I have lately noticed that a lot of people confuse or claim their landing page as MVP. There are websites like quickMVP that just make a landing page but call it MVP. 
 I am curious if that is the case. Doesn&#x27;t MVP refer to a hacked prototype which might not look good but does everything that the real product would do? While landing page is just single page webapp to market your idea?
Please share your thoughts on this.
======
kylelibra
Landing pages are not MVP's, end of story. Landing pages built pre-MVP are to
validate ideas. Getting a user to sign up for a service and use a service are
significantly different levels of validation.

------
vishalchandra
There are three different things, 1. MLP, 2. MVP, 3. MSP which kind of come in
order.

1 MLP is Minimum Learnable Product i.e. anything which helps you learn
something about what product you should be building. It can be an email that
you send out pitching your product or a landing page.

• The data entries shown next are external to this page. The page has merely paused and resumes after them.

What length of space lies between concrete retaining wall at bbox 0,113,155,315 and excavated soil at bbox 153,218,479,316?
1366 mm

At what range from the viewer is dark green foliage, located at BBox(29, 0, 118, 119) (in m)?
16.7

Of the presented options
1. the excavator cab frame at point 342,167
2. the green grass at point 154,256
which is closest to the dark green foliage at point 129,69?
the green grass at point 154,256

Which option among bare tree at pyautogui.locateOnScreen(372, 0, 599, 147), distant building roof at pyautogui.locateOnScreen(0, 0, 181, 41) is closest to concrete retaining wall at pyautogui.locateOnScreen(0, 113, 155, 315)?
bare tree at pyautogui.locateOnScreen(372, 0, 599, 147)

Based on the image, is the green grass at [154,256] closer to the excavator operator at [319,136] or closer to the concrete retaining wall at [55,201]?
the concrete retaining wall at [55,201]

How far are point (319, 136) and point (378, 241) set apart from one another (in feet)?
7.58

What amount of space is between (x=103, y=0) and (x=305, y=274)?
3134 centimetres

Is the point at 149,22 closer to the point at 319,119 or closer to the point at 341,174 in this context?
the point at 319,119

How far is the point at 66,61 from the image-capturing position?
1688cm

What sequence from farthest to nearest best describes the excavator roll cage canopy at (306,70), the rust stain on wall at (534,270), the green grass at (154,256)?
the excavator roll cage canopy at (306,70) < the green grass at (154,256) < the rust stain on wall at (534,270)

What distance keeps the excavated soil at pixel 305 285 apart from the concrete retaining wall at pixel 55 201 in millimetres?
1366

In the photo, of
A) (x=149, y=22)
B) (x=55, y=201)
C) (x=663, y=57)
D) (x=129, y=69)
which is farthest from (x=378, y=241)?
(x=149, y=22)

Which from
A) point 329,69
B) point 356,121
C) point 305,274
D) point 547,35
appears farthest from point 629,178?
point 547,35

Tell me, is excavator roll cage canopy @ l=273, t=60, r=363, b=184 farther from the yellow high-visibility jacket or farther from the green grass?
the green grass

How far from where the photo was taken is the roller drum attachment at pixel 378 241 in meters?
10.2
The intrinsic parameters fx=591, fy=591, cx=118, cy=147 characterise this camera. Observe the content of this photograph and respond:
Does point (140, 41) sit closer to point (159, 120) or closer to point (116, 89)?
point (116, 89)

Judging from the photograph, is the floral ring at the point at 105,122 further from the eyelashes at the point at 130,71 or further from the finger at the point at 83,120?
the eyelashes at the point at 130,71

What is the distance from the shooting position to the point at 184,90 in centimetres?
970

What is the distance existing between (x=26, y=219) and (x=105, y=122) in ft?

2\. MVP is Minimum Viable Product i.e. by viability we imply usability. If it
is not usable then it is not viable. So landing pages, wireframes are ruled
out. Mailers might work if you start to provide a service (which will get
eventually productized, automated, etc) via the mailer. So an ugly looking
product would also do as long as users find it usable.

3\. MSP is Minimum Saleable Product i.e. the product based on which you can
start making revenue (if you so wanted)

------
ABrandt
An MVP by definition is the very base point that you can convince people to
buy your wares. Whatever form that takes will depend on you and your market.
The point is to get whatever you have up there in your head and put it out
into the world; who cares what that looks like. Landing pages are so popular
because it's the path of least resistance in getting your idea in front of a
sizable audience. Going straight to a working prototype for your MVP without
hitting the landing page or comparable stage first sort of misses the mark on
what an MVP is all about.

Instead of thinking of an MVP as a single _thing_, we just made things easy
and called everything we did our "MVP" until we started doing recurring sales.

------
paulmatthijs
A Landing Page with good results can be seen as a validation for a MVP, but
can never be one itself. Unless your business is to harvest e-mail addresses
in which case you're 10 years late to the party ;)

I try to think of LP's as a catalyst instead of a validation. LP results make
sure you have a potential userbase to reach out to when you suddenly have your
MVP in your hands. It's like getting the cohorts ready for battle. Better line
them up upfront then scrambling for them when the heat is on. In that light
it's more a parallel path than a part of the MVP.